What it Means to be a Writer

Right now I’m at a convention for future med school students. No, I’m not looking to be in a medical career, I’m here solely to support my husband who is going to med school next year.

My first thought is how jealous I am of all these super intelligent people who have the brains to actually pursue such a challenging career. I start to wonder if writing will bring purpose to my life like being a doctor would. 

It’s easy for us writers to get in a slump when it comes to comparing our career choice to other’s. If you don’t have a book published already, it can be easy for people to underestimate your talents and assume you’re just a dreamer. You start to feel silly. You start questioning your career choice. You start seeing the negative side to being an author and start wondering if this career decision has purpose and meaning like a doctor or a dentist or a lawyer has. 

If you look at writing and books at a glance, it’s easy to feel like it’s not that big of a deal. But if you delve into writing and books, you start to see the inspiration. You remember that one book that saved your life when your parents were going through a divorce. That one book that kept you from killing yourself. That book that helped you achieve your goals faster. The book that inspired you to take a journey of self-discovery. 

Sure there’s shallowness in some writing; but then again, there’s shallowness in every vocation. If you look at the bigger picture, you realize this career choice is actually quite rewarding. You realize it’s a career where you can raise your voice in bigger issues that matter, you can influence lives with your words, you can inspire and motivate the next inventor, musician, best-selling novelist. You can make people believe in magic again. You hold power over readers and have the chance to influence change. So if you’re starting to second guess your choice of career as a writer, don’t! Being a writer is magical. Many like to think they could do it, but it takes balls and guts to face this much failure and rejection and still keep pursuing it. 

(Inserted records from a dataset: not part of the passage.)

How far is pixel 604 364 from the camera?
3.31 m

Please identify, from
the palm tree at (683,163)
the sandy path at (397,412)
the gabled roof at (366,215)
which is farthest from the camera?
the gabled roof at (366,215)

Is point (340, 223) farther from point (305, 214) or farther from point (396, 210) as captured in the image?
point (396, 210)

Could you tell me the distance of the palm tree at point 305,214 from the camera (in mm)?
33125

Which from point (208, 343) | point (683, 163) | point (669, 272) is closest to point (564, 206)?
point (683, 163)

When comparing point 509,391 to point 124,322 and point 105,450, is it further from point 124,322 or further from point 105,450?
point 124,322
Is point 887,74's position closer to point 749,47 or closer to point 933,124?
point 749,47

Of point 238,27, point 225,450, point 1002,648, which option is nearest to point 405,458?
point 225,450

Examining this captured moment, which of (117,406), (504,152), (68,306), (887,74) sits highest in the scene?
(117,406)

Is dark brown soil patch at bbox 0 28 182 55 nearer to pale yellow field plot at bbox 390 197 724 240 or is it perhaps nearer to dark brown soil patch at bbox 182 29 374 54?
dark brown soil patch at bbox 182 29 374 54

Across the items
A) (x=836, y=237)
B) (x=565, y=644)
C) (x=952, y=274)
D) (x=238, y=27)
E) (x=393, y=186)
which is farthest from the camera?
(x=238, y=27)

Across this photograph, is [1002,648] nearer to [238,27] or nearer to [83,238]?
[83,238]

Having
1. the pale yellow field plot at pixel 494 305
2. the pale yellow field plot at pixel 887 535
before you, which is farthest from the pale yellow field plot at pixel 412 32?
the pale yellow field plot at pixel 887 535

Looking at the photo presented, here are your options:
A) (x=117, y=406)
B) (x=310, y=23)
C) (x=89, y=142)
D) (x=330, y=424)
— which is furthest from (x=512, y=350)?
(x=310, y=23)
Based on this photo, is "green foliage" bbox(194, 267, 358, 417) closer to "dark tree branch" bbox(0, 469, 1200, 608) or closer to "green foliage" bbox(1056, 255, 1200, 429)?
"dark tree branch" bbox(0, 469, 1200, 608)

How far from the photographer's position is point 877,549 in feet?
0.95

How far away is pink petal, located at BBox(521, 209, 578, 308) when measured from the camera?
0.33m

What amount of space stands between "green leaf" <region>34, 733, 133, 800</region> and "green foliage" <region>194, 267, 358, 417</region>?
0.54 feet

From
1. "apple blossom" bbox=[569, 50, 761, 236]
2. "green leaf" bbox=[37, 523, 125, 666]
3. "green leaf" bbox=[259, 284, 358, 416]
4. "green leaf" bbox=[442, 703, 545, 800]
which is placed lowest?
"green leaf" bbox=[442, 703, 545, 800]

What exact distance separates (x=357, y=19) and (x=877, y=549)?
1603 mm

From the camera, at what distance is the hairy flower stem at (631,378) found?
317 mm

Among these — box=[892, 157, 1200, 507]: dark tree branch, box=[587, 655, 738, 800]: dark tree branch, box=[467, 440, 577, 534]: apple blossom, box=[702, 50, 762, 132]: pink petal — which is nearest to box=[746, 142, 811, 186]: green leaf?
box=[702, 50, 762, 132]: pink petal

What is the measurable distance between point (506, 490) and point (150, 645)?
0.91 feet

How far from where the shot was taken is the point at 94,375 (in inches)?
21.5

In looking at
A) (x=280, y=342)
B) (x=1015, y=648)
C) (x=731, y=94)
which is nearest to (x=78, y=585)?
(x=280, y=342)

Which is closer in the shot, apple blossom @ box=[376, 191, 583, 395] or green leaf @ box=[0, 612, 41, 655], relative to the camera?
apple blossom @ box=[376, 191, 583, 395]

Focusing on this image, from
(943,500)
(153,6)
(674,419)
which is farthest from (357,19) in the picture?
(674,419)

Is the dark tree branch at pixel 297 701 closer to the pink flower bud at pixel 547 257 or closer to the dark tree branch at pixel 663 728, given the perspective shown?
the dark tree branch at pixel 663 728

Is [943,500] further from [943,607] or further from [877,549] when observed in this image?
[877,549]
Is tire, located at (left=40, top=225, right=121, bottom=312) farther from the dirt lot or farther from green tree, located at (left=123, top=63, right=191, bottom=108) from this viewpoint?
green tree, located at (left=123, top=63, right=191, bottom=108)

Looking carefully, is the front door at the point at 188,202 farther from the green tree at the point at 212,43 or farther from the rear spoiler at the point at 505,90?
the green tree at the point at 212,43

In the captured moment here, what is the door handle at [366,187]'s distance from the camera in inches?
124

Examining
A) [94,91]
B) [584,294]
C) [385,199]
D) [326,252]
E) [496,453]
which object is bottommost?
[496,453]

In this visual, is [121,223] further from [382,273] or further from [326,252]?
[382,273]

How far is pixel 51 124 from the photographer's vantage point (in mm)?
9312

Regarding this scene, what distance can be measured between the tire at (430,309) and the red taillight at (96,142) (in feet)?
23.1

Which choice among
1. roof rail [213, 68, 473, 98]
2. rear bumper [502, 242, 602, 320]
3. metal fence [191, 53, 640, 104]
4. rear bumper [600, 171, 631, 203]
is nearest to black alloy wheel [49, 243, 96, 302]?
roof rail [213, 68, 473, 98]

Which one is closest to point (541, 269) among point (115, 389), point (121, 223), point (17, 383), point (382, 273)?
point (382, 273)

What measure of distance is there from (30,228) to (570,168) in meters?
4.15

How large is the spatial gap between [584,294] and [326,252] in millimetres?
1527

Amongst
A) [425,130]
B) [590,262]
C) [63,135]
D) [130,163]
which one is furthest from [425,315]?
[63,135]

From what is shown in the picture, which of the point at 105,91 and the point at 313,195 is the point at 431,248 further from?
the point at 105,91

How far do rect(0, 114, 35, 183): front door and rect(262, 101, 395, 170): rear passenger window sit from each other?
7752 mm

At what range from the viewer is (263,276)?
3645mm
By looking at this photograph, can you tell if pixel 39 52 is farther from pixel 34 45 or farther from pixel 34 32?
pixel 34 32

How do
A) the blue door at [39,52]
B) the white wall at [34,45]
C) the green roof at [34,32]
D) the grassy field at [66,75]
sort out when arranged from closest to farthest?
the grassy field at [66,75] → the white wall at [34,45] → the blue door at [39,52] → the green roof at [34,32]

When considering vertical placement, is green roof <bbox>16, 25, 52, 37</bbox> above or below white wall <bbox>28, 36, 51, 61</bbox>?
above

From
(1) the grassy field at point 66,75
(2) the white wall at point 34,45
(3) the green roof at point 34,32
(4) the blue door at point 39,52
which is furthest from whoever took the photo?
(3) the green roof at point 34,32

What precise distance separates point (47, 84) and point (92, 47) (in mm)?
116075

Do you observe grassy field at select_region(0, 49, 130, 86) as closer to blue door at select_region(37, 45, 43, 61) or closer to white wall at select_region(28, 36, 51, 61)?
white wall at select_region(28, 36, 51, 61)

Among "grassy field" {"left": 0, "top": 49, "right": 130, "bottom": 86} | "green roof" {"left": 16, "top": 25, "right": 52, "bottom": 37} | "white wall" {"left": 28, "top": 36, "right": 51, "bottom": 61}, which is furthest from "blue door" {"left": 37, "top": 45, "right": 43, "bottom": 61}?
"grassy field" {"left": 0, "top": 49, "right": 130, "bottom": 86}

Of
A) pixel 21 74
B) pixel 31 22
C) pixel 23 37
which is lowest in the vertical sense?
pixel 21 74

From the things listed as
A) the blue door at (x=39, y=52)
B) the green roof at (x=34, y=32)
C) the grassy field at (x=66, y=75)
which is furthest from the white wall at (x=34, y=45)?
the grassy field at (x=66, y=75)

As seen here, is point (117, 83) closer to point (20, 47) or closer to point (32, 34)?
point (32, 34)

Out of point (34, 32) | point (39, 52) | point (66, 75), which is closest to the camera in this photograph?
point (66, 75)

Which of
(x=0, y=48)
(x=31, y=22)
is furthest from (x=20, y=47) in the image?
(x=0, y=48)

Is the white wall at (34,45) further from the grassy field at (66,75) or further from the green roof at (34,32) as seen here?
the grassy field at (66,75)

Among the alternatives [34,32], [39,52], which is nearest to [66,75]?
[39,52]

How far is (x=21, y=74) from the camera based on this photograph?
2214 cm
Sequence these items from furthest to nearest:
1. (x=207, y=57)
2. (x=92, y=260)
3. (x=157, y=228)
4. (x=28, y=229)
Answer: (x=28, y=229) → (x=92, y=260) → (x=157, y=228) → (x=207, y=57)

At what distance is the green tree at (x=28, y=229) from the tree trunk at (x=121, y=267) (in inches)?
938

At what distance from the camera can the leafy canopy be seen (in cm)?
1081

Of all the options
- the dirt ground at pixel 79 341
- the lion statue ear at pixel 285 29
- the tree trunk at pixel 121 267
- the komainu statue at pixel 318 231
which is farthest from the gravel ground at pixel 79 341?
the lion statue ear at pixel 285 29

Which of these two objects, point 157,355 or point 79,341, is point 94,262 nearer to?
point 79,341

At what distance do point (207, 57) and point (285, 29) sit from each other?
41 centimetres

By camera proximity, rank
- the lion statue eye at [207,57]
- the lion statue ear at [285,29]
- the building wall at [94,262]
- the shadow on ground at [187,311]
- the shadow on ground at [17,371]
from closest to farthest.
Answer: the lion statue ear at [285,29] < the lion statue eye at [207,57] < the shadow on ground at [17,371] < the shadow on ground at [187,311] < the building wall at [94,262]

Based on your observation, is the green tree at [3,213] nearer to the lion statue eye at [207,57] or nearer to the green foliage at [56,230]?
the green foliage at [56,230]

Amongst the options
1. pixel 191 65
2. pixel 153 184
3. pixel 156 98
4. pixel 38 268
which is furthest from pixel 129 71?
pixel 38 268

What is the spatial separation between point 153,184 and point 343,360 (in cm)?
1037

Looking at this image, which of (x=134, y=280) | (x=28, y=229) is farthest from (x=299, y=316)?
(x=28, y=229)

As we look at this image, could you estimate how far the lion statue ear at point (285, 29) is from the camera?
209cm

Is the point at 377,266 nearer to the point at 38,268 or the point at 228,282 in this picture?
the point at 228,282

If this is your love, then don’t let doctors and political science majors intimidate you. Show them what it means to be a writer. Be proud of your accomplishments and your talents. Prove people wrong and let them see that being a writer is far more than getting words on a page. Being a writer is about change, influence, motivation, magic, beauty, depth and darkness. Over all, it’s about touching people’s lives through the magic of words and bringing people to their knees in awe of a story unfolding in unexpected ways. It’s about making a difference with your words and bringing people together through the power of your story. 

Be proud, fellow writers. Be proud of your career choice and gladly share it with the world. You’re pretty darn special. 


12 thoughts on “What it Means to be a Writer

  1. This is a wonderful post. I can relate to feeling silly. I have been asked why I spend so much time doing something that probably won’t get me anywhere. I used to get defensive about it, but now I just smile because if I have to explain it to them, then they won’t understand it anyway.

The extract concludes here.